*** Text provided Section Begins ***
Advertisement

5 Years Into His Regime, Who Is Kim Jong Un?

09:34
Download Audio
Resume
North Korean leader Kim Jong-Un waves from a balcony of the Grand People's Study House following a mass parade marking the end of the seventh Workers Party Congress in Kim Il-Sung Square in Pyongyang on May 10, 2016. (Ed Jones/AFP/Getty Images)
North Korean leader Kim Jong-Un waves from a balcony of the Grand People's Study House following a mass parade marking the end of the seventh Workers Party Congress in Kim Il-Sung Square in Pyongyang on May 10, 2016. (Ed Jones/AFP/Getty Images)

Kim Jong Un has been in power for five years, but the North Korean leader remains something of a mystery.

He has purged military and Communist Party leaders and continues to conduct nuclear tests, two of them this year. Kim succeeded his father and grandfather as ruler of the country.

Here & Now's Jeremy Hobson speaks with Andrew Nathan at Columbia University about the North Korean dictator.

Interview Highlights: Andrew Nathan

On North Korea's society and political system

"As the third generation of, which is kind of crazy to us, dictatorship, and he's inherited that system, he probably believes in the system even though he was schooled overseas. And yet, even if he didn't believe in it, there's literally no way out of it — he can't reform I think probably never say never, but I doubt he has anyway of reforming the system without having the system collapse because the rest of the world around him is in that kind of modern type of political system, whether it's China or South Korea.
*** Text provided Section Ends ***
*** Given information Section Begins ***
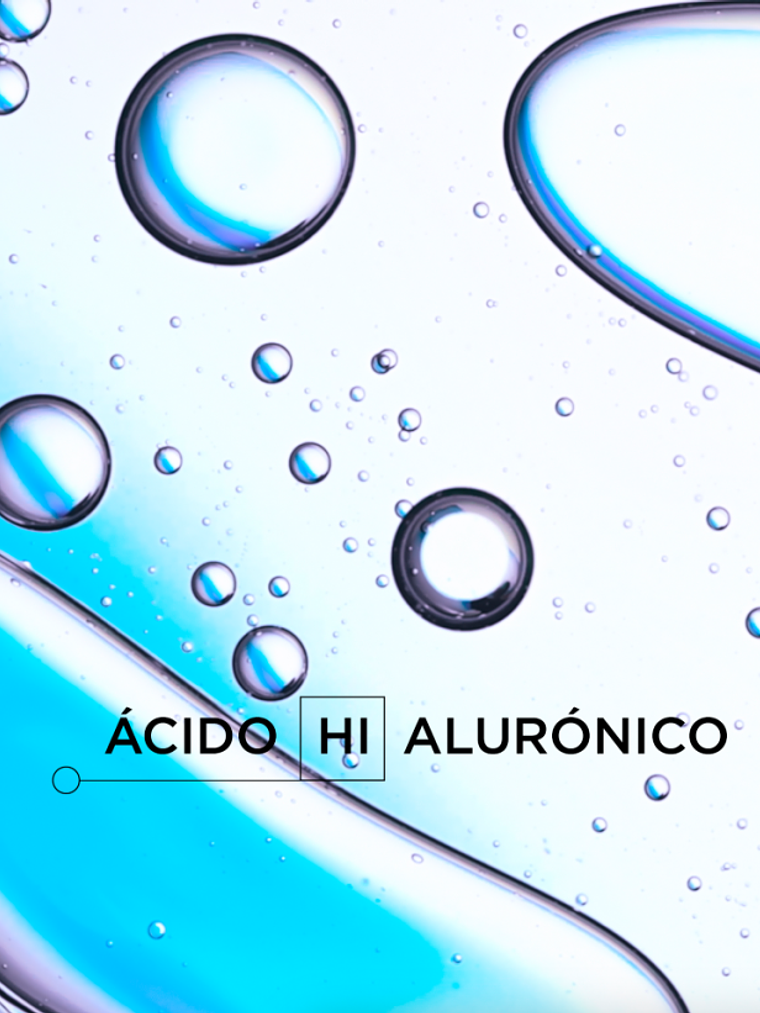 SÉRUM 2% ÁCIDO HIALURÓNICO PURO 5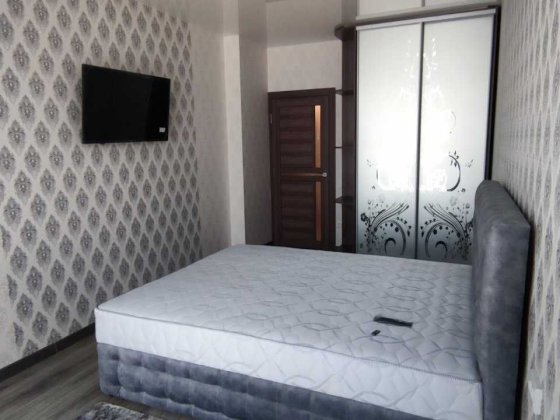 Оренда однокімнатної квартири Івано-Франківськ вул. О.Кисілевської Івано-Франківськ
*** Given information Section Ends ***
Exercise set —
**1.** Reproduce word for word everything in the Kim Jong Un article from "Interview Highlights: Andrew" down to "or South Korea.".
**2.** According to the Kim Jong Un article, who does Jeremy Hobson speak with about the North Korean leader?
You can set aside the data that comes after the Kim Jong Un article.

Responses for each task —
**1.**
Interview Highlights: Andrew Nathan

On North Korea's society and political system

"As the third generation of, which is kind of crazy to us, dictatorship, and he's inherited that system, he probably believes in the system even though he was schooled overseas. And yet, even if he didn't believe in it, there's literally no way out of it — he can't reform I think probably never say never, but I doubt he has anyway of reforming the system without having the system collapse because the rest of the world around him is in that kind of modern type of political system, whether it's China or South Korea.

**2.** Andrew Nathan at Columbia University.